**Collected data**

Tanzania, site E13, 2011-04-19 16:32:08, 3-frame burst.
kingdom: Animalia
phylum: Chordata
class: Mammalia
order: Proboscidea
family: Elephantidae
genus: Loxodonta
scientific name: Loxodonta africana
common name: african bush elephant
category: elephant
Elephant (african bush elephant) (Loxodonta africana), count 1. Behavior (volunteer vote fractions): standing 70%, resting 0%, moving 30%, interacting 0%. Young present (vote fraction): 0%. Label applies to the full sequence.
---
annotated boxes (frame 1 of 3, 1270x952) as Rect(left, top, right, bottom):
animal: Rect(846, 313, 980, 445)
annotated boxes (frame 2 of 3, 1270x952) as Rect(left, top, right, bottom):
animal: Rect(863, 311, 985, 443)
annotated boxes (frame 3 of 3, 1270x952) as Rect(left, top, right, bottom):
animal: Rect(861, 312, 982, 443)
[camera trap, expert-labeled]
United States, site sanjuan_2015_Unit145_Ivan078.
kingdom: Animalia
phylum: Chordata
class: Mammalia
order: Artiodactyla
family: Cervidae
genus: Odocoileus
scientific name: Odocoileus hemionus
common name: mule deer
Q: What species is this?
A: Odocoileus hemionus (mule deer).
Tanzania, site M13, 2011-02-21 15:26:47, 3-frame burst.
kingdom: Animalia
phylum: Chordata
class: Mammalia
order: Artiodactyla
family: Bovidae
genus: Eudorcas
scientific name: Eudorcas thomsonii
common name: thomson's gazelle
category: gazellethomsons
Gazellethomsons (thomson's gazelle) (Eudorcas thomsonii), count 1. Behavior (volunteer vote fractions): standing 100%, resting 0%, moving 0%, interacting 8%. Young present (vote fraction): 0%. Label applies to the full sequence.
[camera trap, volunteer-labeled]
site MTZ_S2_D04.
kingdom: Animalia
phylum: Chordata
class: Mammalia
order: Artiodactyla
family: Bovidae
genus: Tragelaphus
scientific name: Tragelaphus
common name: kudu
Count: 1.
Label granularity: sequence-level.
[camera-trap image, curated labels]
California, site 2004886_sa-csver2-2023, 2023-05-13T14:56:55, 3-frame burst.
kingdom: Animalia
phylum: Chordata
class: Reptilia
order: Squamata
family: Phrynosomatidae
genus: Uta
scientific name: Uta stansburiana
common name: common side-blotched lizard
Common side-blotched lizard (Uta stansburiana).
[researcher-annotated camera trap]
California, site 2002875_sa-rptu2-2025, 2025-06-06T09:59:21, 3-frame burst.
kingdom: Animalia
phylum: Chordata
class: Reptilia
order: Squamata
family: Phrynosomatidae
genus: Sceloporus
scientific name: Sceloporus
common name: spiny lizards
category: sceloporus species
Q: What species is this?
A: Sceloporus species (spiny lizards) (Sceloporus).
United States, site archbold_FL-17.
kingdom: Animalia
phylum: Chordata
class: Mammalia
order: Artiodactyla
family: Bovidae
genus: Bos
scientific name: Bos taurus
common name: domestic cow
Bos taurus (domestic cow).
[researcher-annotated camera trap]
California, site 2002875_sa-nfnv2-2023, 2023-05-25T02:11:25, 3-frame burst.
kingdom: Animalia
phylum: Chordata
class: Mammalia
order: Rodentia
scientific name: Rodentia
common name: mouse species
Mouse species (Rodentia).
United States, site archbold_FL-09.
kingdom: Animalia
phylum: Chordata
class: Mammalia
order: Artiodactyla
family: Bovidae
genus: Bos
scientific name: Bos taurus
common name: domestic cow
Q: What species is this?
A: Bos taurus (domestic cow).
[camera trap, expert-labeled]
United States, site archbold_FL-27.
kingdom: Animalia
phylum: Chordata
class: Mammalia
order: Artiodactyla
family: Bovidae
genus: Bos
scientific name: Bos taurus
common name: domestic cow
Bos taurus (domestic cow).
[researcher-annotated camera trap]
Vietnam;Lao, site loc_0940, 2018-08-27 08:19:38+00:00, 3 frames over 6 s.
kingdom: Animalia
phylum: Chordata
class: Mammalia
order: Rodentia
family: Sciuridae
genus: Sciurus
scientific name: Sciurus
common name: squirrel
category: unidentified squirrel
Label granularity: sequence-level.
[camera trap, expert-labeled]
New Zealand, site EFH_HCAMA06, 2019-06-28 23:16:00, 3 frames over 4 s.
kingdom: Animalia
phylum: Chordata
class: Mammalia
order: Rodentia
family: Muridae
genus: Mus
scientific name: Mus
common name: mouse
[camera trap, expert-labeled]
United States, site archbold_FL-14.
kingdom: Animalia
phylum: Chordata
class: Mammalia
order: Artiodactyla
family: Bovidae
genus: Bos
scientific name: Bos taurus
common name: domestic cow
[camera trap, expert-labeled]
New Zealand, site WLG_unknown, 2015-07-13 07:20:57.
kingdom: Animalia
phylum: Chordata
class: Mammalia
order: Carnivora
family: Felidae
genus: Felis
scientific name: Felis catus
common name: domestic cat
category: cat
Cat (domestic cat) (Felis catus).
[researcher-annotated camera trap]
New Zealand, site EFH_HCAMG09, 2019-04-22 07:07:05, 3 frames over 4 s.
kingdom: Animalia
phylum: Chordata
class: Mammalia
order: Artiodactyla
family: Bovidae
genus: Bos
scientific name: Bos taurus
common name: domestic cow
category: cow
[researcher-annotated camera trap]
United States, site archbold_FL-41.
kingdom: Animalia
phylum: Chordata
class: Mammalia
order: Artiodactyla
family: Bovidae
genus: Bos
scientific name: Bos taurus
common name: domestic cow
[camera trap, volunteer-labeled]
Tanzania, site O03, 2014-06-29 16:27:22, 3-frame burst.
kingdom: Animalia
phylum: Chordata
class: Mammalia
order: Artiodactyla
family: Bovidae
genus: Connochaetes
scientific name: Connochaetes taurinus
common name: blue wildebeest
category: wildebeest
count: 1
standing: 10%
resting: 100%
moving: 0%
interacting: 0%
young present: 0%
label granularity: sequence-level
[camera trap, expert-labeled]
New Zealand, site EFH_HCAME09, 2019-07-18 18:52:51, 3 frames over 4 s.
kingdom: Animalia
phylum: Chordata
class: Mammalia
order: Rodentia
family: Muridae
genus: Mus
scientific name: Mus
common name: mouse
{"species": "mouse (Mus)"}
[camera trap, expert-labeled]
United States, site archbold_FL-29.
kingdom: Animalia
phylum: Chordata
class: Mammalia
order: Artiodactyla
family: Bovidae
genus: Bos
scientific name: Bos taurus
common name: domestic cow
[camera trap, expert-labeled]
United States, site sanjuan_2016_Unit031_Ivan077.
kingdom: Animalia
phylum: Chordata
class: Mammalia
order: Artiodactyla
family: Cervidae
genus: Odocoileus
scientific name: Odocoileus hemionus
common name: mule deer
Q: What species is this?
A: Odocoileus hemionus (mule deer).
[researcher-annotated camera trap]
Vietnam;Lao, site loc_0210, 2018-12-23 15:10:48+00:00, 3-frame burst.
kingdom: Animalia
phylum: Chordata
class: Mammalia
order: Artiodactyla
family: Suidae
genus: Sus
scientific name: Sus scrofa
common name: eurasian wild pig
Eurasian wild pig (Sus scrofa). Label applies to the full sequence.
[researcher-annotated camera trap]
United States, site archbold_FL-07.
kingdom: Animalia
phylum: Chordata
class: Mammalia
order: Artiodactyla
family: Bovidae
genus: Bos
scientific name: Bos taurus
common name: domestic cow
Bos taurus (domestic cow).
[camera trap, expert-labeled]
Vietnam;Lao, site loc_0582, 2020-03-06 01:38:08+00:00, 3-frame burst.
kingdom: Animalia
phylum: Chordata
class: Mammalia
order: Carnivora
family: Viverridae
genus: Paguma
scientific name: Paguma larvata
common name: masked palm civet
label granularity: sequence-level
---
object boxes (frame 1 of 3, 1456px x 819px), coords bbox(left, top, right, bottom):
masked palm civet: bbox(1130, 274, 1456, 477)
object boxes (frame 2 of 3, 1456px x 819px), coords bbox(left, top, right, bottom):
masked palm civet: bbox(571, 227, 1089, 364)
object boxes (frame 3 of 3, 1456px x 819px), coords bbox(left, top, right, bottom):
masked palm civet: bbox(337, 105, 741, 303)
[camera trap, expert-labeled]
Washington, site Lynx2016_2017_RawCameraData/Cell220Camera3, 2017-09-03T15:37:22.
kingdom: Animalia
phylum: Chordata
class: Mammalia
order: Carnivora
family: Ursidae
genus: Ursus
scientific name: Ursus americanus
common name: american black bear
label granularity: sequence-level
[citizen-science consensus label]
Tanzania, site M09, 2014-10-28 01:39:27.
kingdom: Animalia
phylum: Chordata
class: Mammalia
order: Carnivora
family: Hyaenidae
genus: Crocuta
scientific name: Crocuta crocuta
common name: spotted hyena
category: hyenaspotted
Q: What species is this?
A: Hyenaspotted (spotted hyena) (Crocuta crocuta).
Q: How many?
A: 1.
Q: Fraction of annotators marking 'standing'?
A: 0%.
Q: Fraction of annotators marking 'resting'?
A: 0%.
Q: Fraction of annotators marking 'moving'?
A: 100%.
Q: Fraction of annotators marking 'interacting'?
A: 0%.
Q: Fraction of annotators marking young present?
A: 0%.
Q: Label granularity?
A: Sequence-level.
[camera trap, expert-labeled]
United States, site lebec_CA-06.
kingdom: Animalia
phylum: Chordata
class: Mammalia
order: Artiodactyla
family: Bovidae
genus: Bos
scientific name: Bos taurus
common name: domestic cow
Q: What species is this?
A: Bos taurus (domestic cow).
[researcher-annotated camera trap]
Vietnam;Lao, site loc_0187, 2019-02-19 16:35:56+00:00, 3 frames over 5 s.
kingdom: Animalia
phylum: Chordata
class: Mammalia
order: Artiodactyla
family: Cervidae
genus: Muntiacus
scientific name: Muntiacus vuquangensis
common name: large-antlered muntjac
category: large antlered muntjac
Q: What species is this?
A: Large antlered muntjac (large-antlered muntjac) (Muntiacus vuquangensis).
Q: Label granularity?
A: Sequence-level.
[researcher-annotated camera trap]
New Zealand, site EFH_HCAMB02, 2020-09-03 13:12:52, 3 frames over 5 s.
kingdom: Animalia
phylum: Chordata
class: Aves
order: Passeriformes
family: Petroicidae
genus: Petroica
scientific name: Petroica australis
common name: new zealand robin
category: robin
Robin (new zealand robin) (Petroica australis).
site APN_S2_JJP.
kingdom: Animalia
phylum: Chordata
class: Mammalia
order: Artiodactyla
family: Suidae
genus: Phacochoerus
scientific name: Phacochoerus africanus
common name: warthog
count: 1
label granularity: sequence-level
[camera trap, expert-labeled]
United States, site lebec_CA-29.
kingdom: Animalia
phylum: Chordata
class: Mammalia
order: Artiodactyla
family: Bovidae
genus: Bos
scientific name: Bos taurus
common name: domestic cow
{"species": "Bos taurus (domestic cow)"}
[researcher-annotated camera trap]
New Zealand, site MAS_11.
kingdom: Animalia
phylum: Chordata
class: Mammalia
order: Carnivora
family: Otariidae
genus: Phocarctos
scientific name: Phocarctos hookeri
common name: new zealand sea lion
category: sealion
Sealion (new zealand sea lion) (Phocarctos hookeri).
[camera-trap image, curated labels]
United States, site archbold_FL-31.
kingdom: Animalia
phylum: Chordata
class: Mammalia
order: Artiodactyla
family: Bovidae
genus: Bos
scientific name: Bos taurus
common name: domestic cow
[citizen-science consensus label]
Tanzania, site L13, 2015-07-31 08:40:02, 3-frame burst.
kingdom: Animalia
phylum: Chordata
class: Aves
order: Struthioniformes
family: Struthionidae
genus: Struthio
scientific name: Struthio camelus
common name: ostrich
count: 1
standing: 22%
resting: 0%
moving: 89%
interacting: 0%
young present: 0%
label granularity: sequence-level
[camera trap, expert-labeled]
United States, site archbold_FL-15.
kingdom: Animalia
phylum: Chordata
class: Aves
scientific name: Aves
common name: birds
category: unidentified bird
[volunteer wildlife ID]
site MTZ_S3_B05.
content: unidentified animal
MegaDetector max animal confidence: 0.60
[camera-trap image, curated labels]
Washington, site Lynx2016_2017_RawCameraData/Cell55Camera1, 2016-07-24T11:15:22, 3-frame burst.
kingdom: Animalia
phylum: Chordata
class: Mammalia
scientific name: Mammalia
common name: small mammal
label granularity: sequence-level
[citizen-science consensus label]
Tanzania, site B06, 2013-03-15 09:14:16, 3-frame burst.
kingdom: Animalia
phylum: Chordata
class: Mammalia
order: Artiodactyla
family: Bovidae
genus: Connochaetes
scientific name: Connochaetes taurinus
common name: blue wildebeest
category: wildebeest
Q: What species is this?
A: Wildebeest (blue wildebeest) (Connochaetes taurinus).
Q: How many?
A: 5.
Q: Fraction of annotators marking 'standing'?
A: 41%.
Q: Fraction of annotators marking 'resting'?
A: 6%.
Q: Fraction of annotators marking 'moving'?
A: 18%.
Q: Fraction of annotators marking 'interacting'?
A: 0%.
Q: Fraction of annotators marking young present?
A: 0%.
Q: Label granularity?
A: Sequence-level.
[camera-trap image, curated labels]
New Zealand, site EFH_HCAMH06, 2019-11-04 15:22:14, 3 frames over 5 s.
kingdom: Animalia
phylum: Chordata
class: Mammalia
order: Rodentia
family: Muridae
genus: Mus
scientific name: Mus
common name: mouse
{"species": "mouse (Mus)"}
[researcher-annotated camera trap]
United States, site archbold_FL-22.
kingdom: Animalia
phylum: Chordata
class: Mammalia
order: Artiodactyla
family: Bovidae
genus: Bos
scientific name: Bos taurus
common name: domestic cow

**The task**
With the first line being the one containing "scientific name: Struthio camelus" and the last line the one containing "common name: birds", transcribe exactly the lines above that fall in that range.

**Expected output**
scientific name: Struthio camelus
common name: ostrich
count: 1
standing: 22%
resting: 0%
moving: 89%
interacting: 0%
young present: 0%
label granularity: sequence-level
[camera trap, expert-labeled]
United States, site archbold_FL-15.
kingdom: Animalia
phylum: Chordata
class: Aves
scientific name: Aves
common name: birds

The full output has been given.